For our lit review rubric, I shaded each cell according to how many students ended up in each performance level. The shading (see below) revealed some welcome and disconcerting patterns. First, average scores for each criterion ranged between 81% and 92%, with an average total score of 83%. This is an appropriate result for such a difficult assignment. Second, very few students achieved the highest performance level for two criteria, which I believe was due to an interaction between the criteria and the specific topics students chose for their lit reviews. Third, students did not do well on the rhetoric criterion, which included organization, grammar/spelling, and APA style.
10. Revise as necessary
The problems uncovered by the analysis (if you didn’t find any problems, look again), can be classified into two gross categories: Problems with the rubric, and problems with the instruction. If the issues concern clarity or applicability of the criteria, then revise them. On the other hand, if students (or a certain set of students) scored lower than you expected, it might not be a problem with the rubric, but with the students’ preparedness. It would be a shame to revise or scrap a functioning rubric just because it didn’t give the results we wanted. Instead, consider altering the instructional activities, and then reusing the rubric to track any changes in student performance.

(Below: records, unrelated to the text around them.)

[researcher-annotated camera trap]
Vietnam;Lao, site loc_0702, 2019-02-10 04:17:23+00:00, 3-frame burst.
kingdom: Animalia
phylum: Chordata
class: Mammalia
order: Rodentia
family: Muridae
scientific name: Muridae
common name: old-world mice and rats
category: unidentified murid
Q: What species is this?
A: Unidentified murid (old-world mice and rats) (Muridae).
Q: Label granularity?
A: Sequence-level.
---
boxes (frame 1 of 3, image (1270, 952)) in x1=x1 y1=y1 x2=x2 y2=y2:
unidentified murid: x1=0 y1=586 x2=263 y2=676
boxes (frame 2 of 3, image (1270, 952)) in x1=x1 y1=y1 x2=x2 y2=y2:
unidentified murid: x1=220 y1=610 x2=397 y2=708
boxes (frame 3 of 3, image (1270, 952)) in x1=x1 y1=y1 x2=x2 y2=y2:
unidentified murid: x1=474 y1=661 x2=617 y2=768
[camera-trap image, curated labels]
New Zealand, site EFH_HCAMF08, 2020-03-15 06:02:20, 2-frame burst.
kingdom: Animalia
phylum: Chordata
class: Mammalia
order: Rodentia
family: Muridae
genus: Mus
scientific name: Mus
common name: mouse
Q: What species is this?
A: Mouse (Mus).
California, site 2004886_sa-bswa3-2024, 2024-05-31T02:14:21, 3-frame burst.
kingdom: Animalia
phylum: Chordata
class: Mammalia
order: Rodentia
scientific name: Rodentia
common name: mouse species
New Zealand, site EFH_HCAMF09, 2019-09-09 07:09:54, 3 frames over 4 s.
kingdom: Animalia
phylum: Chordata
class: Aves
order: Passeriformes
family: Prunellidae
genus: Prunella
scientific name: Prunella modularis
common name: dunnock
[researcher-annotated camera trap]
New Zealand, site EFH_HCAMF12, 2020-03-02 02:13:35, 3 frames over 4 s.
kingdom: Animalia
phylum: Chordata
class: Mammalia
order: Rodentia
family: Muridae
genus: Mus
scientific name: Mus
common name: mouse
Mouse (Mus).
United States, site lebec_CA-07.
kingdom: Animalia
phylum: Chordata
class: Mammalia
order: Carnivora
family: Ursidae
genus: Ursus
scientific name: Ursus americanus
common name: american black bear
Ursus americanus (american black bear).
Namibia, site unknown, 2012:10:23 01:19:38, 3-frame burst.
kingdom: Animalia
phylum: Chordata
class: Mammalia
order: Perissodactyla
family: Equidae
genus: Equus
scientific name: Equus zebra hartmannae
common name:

On my shaded copy of our lit review rubric, I highlighted the problematic cells and inserted endnotes describing the problems and possible solutions. I am not teaching this course next semester, so I need to record my concerns right away. With these notes, I can pick up and revise the rubric the next time I use it.

Conclusion
Whether having a great rubric is worth all this work is a valid question. But a wonderful aspect of rubrics is that they can be reused each semester (or even multiple times within a semester) without impacting the students’ results. So you can put in a little time now, then a little time next year, and develop the rubric in baby steps. So then, it’s not a question of whether it’s worth the time, but how much time is it worth.